Challenge:
Reproduce verbatim the part of the records that begins with the line containing "Here are some" and ends with the line containing "point at 375,333?", including both of those lines.

Recorded data:
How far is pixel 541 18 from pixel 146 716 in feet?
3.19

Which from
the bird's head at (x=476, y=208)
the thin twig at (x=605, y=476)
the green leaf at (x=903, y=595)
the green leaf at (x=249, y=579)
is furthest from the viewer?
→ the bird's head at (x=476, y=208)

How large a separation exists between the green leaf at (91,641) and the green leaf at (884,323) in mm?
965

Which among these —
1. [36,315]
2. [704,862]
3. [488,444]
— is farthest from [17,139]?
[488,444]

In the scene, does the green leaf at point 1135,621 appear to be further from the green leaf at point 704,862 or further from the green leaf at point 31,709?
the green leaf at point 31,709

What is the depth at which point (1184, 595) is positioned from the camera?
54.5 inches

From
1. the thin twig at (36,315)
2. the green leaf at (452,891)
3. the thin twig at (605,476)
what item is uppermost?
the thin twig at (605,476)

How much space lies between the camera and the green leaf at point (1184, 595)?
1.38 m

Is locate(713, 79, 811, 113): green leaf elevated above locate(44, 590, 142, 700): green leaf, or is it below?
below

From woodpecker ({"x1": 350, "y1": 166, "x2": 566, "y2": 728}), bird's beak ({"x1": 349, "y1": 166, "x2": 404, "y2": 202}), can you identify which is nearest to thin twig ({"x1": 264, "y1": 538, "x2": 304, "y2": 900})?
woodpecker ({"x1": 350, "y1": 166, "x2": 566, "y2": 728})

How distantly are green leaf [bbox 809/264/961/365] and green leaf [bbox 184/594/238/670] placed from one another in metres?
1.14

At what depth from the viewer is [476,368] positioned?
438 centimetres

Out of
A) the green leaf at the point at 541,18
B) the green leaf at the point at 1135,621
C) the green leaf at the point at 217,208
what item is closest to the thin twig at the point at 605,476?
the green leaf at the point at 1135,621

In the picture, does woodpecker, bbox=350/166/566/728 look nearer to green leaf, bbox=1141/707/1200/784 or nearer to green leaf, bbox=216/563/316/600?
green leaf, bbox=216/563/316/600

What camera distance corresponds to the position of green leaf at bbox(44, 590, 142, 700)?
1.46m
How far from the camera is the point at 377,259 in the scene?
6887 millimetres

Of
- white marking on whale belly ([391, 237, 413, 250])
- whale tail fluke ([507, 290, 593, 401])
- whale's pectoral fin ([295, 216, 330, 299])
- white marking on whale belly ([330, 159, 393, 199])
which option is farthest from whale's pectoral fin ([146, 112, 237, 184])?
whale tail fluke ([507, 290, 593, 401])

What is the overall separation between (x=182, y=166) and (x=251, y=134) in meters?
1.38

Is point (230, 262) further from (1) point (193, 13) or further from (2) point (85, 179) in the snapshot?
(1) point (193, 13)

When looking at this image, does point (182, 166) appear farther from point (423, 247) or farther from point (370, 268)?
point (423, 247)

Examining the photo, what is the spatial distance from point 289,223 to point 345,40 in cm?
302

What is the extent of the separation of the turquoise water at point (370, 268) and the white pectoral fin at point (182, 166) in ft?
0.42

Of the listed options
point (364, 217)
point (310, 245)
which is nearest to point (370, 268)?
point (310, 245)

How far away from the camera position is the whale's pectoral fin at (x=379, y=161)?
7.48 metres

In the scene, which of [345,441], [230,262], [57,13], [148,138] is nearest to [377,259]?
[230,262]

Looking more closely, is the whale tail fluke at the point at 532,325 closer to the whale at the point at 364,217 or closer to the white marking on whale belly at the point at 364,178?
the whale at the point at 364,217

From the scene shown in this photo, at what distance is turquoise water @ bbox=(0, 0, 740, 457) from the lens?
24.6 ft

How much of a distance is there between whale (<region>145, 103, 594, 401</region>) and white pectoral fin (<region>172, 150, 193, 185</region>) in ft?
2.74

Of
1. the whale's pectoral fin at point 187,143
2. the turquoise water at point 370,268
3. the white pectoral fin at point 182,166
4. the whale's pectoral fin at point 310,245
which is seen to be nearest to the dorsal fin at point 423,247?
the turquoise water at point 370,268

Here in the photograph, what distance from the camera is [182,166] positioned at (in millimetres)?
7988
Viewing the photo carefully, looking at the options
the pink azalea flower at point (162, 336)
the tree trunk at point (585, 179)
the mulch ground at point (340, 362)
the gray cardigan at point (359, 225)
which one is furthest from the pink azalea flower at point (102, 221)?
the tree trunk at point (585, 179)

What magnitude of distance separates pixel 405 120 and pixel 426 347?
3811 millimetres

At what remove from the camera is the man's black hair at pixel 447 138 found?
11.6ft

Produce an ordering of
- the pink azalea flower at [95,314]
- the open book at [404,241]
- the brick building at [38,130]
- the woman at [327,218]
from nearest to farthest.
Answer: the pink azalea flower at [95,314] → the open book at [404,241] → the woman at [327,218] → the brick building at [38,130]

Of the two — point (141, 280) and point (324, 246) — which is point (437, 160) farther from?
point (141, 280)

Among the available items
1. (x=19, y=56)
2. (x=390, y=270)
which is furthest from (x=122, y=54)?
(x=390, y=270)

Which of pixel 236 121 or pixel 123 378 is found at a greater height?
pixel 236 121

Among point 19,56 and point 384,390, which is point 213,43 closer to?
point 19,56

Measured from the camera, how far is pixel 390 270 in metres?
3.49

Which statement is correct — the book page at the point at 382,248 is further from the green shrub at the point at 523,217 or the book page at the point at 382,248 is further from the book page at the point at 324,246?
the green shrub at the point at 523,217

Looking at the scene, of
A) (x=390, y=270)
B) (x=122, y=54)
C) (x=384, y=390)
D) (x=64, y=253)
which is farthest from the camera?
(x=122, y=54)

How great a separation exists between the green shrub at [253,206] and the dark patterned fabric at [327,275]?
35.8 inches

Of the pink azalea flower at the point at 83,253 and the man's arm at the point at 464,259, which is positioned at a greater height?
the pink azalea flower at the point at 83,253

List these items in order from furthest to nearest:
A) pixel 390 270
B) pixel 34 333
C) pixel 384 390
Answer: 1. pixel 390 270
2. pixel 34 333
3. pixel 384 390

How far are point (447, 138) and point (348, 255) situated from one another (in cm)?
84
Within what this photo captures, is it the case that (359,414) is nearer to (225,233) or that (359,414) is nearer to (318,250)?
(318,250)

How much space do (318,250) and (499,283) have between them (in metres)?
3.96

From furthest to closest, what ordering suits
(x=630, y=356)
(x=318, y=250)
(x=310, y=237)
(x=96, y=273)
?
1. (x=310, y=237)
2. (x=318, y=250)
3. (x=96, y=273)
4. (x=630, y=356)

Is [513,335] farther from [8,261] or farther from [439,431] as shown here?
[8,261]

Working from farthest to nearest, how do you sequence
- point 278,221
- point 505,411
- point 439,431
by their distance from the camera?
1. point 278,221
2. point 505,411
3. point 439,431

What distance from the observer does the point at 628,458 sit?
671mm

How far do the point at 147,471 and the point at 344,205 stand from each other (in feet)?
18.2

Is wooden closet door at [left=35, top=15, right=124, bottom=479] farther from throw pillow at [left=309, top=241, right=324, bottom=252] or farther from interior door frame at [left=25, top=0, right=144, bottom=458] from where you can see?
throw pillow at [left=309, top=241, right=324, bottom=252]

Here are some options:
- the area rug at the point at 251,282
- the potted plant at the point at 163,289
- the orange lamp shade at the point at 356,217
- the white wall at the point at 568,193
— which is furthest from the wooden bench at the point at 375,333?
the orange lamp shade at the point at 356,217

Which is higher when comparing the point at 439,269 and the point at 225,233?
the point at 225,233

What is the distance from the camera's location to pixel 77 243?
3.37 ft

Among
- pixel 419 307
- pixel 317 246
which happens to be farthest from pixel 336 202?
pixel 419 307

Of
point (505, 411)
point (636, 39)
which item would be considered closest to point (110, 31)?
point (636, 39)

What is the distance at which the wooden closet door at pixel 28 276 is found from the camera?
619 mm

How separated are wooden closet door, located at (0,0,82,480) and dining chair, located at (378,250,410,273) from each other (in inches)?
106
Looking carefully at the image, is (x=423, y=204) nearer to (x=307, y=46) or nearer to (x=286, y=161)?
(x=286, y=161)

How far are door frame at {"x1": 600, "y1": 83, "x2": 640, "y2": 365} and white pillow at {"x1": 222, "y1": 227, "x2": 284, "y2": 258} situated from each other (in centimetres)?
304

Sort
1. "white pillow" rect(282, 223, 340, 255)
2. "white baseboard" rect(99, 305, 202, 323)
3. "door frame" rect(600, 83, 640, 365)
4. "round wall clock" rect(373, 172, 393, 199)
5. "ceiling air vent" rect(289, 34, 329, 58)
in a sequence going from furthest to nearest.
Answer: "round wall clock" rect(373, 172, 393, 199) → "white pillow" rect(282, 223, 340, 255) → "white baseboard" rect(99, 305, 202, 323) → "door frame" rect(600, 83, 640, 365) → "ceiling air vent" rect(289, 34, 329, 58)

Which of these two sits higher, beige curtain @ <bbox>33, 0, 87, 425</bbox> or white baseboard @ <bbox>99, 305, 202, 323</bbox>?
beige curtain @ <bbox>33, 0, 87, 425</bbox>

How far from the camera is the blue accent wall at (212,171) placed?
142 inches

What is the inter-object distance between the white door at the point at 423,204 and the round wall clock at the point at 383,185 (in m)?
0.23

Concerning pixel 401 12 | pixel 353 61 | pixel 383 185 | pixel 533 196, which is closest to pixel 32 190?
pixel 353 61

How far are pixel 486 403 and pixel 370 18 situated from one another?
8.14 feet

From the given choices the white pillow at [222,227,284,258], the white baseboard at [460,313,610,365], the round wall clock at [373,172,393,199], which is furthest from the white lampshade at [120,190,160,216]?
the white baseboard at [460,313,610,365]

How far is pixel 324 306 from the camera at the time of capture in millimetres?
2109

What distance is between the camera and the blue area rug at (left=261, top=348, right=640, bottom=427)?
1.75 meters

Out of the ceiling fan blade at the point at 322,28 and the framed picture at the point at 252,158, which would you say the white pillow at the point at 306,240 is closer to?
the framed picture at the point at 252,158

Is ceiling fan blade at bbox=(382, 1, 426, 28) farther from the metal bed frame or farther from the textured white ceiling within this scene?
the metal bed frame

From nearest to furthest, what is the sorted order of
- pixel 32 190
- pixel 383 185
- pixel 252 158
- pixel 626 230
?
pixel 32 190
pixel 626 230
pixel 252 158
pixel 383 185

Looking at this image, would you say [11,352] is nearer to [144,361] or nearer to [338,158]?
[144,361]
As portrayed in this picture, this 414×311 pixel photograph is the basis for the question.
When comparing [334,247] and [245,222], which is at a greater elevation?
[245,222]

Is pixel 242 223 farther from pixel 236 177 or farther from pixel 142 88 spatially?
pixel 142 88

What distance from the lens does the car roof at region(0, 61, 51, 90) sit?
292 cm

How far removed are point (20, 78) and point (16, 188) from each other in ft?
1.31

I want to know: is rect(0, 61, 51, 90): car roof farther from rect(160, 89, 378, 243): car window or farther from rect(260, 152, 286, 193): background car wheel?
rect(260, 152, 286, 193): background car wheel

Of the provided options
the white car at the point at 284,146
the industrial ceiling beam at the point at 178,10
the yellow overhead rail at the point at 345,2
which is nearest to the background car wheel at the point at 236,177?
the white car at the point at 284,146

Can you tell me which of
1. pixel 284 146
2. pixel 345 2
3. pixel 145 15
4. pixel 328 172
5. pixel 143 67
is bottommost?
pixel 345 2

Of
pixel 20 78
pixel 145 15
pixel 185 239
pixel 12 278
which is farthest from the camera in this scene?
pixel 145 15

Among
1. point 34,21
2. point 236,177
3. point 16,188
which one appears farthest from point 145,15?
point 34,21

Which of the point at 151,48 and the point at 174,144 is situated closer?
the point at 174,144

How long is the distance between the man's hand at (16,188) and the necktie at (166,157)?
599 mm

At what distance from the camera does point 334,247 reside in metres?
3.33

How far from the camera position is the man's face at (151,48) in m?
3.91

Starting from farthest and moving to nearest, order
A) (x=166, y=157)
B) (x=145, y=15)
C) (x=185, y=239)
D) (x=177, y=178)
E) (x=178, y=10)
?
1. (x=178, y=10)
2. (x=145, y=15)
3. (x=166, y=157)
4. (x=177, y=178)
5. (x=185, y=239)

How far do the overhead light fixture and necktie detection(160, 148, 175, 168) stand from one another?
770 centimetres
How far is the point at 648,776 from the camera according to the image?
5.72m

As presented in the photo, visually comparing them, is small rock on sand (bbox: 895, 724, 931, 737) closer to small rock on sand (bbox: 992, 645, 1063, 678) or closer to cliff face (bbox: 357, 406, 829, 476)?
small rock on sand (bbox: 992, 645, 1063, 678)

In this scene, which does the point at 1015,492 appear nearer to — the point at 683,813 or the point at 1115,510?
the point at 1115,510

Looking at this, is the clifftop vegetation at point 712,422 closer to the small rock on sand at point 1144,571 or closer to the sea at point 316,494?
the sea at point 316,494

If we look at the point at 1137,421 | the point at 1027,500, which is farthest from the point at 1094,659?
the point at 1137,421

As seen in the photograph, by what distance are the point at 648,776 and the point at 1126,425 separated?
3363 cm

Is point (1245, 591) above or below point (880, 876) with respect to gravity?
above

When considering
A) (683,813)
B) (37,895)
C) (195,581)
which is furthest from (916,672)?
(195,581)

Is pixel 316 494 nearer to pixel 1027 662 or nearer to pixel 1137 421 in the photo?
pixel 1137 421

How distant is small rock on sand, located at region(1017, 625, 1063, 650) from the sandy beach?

Result:
Here are some options:
- the area rug at the point at 251,282
- the potted plant at the point at 163,289
- the orange lamp shade at the point at 356,217
- the white wall at the point at 568,193
— which is furthest from the wooden bench at the point at 375,333?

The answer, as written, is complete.